Un Dieu à visage humain

Depuis les premiers siècles, les artistes ont cherché à reproduire le portrait de Jésus. Jusqu’à ce que le suaire de Turin fournisse l’incroyable hypothèse
d’une photographie du Christ.

Physiquement, à quoi ressemblait Jésus ? Comment le savoir : les Evangiles n’en disent rien, et la société juive où il est né n’avait pas la culture de l’image. Aux premiers siècles, sous l’influence de l’esthétique grecque et romaine, ses disciples le représentaient comme un jeune homme imberbe. A partir du IVe siècle, le portrait change : l’homme devient abondamment chevelu et barbu. Le IVe siècle, c’est aussi le moment où la tradition atteste la réapparition du linge dans lequel le Nazaréen aurait été inhumé. « Par une filiation mystérieuse, souligne François Mauriac, presque toutes les images du Christ triomphant qu’inventeront les peintres procèdent de ce dessin mystérieux, enseveli dans le saint suaire, et dont aucun des artistes innombrables qui le reproduisirent ne soupçonnait l’existence. »
------
## À faire
Dans l'extrait sur le portrait de Jésus, relevez tous les traits physiques que les artistes lui ont prêtés au fil des siècles.

## Données fournies
------
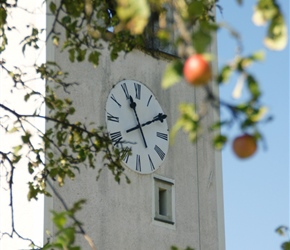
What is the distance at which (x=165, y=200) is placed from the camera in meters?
17.7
------
## Réponse
- jeune
- imberbe
- abondamment chevelu
- barbu